> _WHAT YOU ARE ASKED TO DO_
Search the data for the string "United" and copy each line in which it appears.

> _SUPPLIED MATERIAL_
----

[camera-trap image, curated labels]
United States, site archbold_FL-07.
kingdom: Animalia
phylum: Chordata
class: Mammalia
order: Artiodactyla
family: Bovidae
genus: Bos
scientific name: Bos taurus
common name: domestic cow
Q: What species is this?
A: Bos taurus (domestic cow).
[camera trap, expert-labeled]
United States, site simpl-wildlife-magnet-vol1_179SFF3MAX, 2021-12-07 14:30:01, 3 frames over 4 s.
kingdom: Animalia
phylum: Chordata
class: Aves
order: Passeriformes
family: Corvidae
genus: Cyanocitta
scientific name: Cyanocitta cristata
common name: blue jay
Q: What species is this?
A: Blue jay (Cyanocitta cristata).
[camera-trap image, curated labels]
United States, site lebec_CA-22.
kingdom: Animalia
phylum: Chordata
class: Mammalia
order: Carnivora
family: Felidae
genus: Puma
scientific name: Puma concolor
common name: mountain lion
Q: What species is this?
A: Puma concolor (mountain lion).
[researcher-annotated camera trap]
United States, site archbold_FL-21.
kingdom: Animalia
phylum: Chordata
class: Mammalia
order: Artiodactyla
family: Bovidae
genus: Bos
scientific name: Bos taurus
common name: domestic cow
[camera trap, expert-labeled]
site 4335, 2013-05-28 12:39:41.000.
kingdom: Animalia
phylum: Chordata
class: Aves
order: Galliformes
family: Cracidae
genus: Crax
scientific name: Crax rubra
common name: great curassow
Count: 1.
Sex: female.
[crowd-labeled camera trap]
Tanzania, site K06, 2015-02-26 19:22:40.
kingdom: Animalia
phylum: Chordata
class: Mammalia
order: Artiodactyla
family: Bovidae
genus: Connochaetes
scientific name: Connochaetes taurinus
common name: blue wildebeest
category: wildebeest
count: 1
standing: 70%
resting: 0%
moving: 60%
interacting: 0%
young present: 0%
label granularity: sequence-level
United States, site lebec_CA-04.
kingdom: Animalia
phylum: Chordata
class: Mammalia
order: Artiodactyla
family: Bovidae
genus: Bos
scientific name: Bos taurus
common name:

----

> _EXERCISE OUTPUT_
United States, site archbold_FL-07.
United States, site simpl-wildlife-magnet-vol1_179SFF3MAX, 2021-12-07 14:30:01, 3 frames over 4 s.
United States, site lebec_CA-22.
United States, site archbold_FL-21.
United States, site lebec_CA-04.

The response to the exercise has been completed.